Less Is More: Training-Free Sparse Attention with Global Locality for Efficient Reasoning
Lijie Yang, Zhihao Zhang, Arti Jain, Shijie Cao, Baihong Yuan, Yiwei Chen, Zhihao Jia, Ravi Netravali
2025-08-12
Summary
This paper talks about Less Is More, a new sparse attention method that helps AI models think more efficiently by focusing only on important parts of the input when solving reasoning problems. It combines information from different local attention parts to decide which tokens to pay attention to, without needing extra training.
What's the problem?
The problem is that AI models struggle with reasoning tasks because paying attention to every piece of input information takes a lot of time and computing power, and can make the models slower and less able to generalize well to new problems.
What's the solution?
Less Is More introduces a training-free sparse attention technique that selects important tokens from local attention heads and aggregates them to focus only on the essential information.
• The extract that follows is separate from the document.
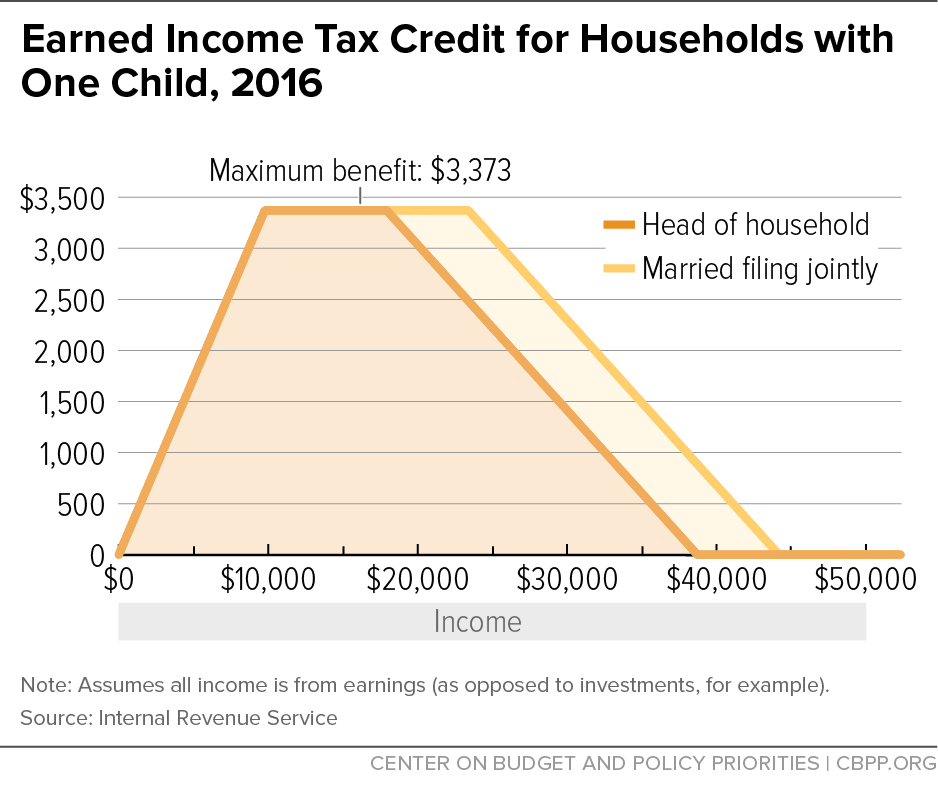 Earned Income Tax Credit for Households with One Child, 2016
This reduces the amount of data the model processes at once, making reasoning faster and helping the model generalize better without the need for costly training.
Why it matters?
This matters because making AI models more efficient and better at generalizing helps them solve complex reasoning tasks faster and with less computational resources. This improvement can make AI more practical and powerful for real-world applications where quick and accurate reasoning is needed.
Abstract
LessIsMore is a training-free sparse attention mechanism that improves efficiency and generalization in reasoning tasks by aggregating token selections from local attention heads.